Statically Generated Posted on March 29, 2013 by Dave Fowler
I've long wanted to move my blog from wordpress, and have been really into static site generators lately, and after trying several of them out and not having a lot of luck with the wordpress export tools provided by each I finally waited long enough that most of my blog content is so irrelevant that it doesn't matter anyway!
Explain...
For those who don't know, a static site generator is a bit of a different type of blogging system that programatically generates a copy of every page that the site will ever need to render ahead of time. The advantage is spead and some simplicity.
For example, when visitng a typical blog, such as wordpress, the server must make a few queries to a database to collect the information about the author, blog content, and whatever else is needed in order to return the HTML necessary. Its bascially rendering the page for every visit to the website.
For content that doesn't change based on who's viewing it that process doesn't actually make a lot of sense. If there are a lot of people viewing the exact same content, the same queries are run, and the same content is mashed into the same HTML that's returned over and over again with each view. A static site generator simply up front renders all possible pages and saves the html result. Then when viewers come in, the flat HTML file is simply served up as a result. Its much faster and much less server intensive!
Hyde
There are a number of static site generators out there. This Hacker News Poll lists many of them and gives you a good indication of how popular they are.

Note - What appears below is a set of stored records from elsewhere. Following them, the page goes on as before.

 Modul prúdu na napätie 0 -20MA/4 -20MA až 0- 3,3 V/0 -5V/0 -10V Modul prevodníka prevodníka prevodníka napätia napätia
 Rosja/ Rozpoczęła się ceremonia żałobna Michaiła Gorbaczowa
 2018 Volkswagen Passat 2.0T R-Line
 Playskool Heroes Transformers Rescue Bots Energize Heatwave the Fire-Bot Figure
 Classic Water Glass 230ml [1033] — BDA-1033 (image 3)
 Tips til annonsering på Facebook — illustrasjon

I ended up choosing Hyde as its what I used to create the Chartio content pages as it was the most popular python generator last year when I did that work. It unfortunately has very little documentation, and hasn't been improved in over two years so I have a tough time recomending it to anyone right now.

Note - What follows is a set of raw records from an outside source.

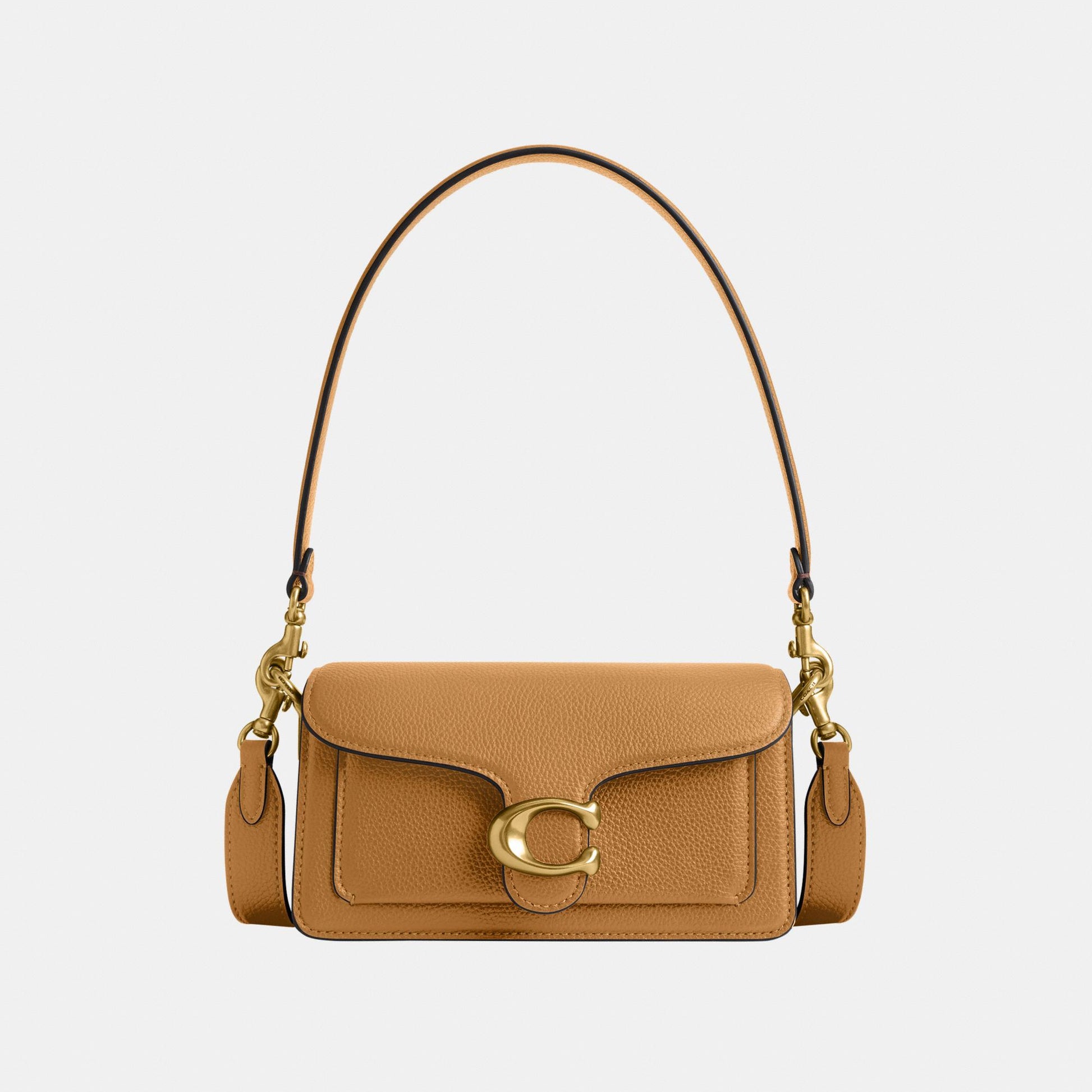 CY201-Tabby Shoulder Bag 20-B4/Biscuit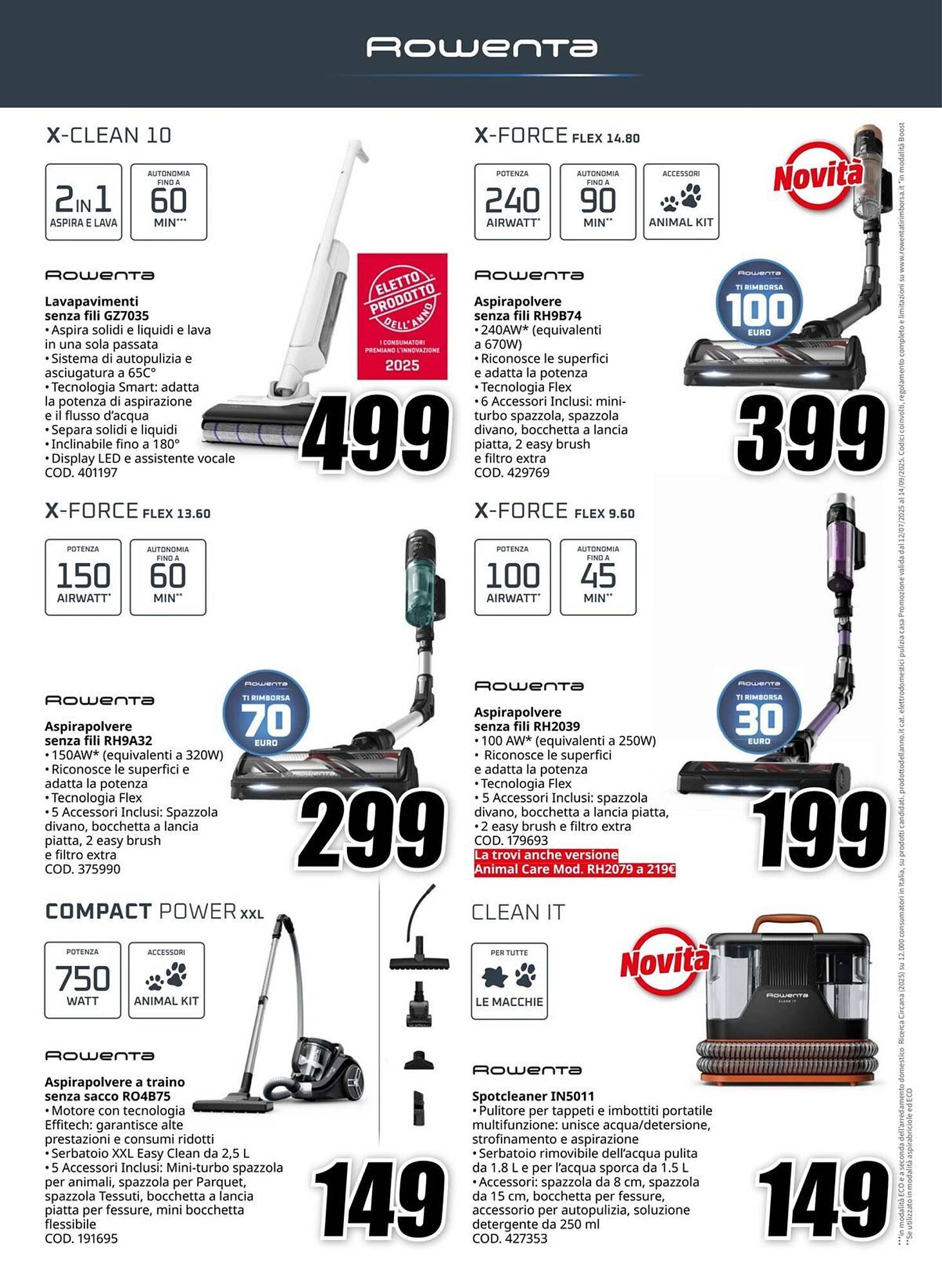 Volantino MediaWorld (2025-09-04 - 2025-09-21)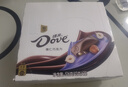 德芙（Dove）圣诞礼盒多口味巧克力礼物女送男老师老婆生日43g大条装*12条 榛仁巧克力【12条/盒】盒装516g 实拍图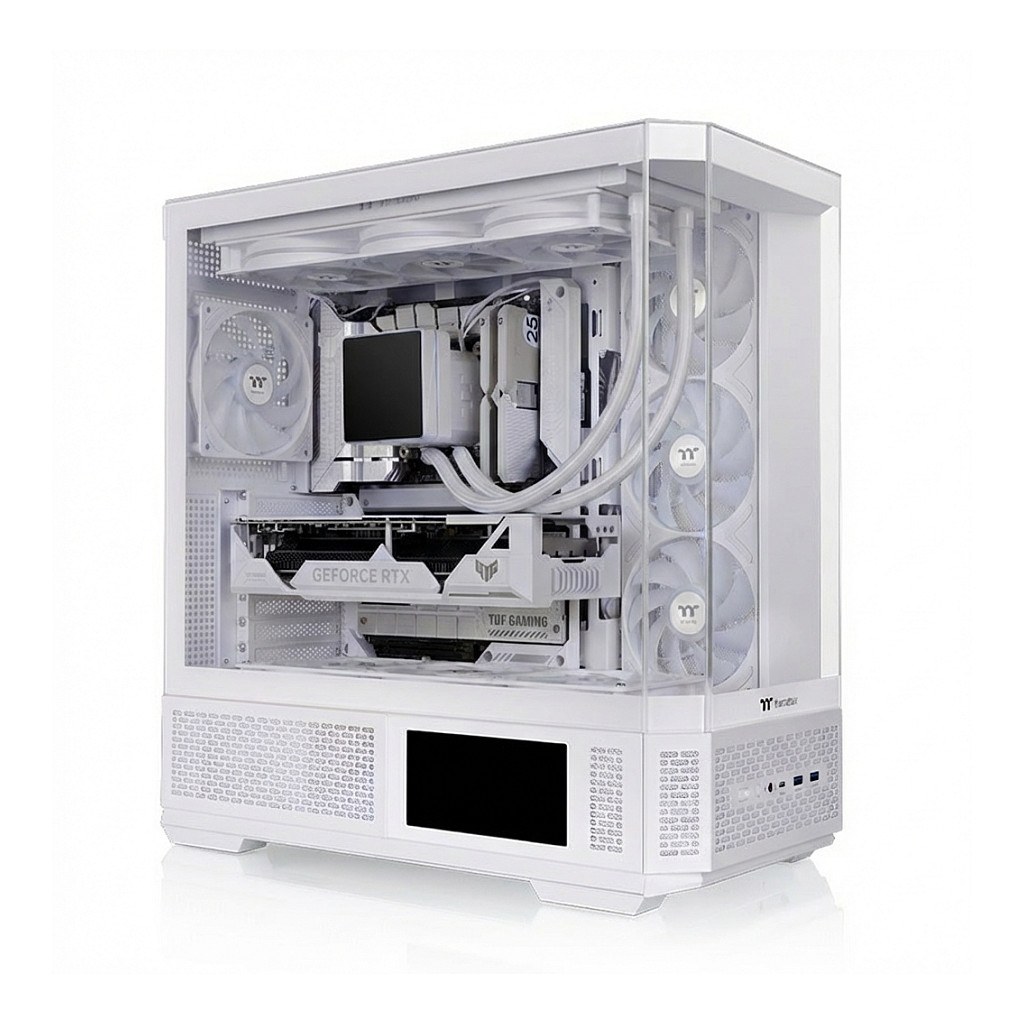 Midi Thermaltake View 370 TG ARGB Snow/White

Its still really great, and if you want to clone this site and morph it to your own will, you can get the source any time. If interested also be sure to take a look at this list of other Hyde powered sites.
Exporting from Wordpress
The most popular Ruby static site generator is called Jekyll, and there's a nice python based Wordpress Exporter for it. I made my own fork to port things to the Hyde format, and to maintain the URL structure of my previous posts. This blog still gets a few hundred hits a day and I didn't feel like starting from scratch. Unfortunately neither Livefyre or Disqus imported the wordpress.com comments properly and I had to drop all comments completely.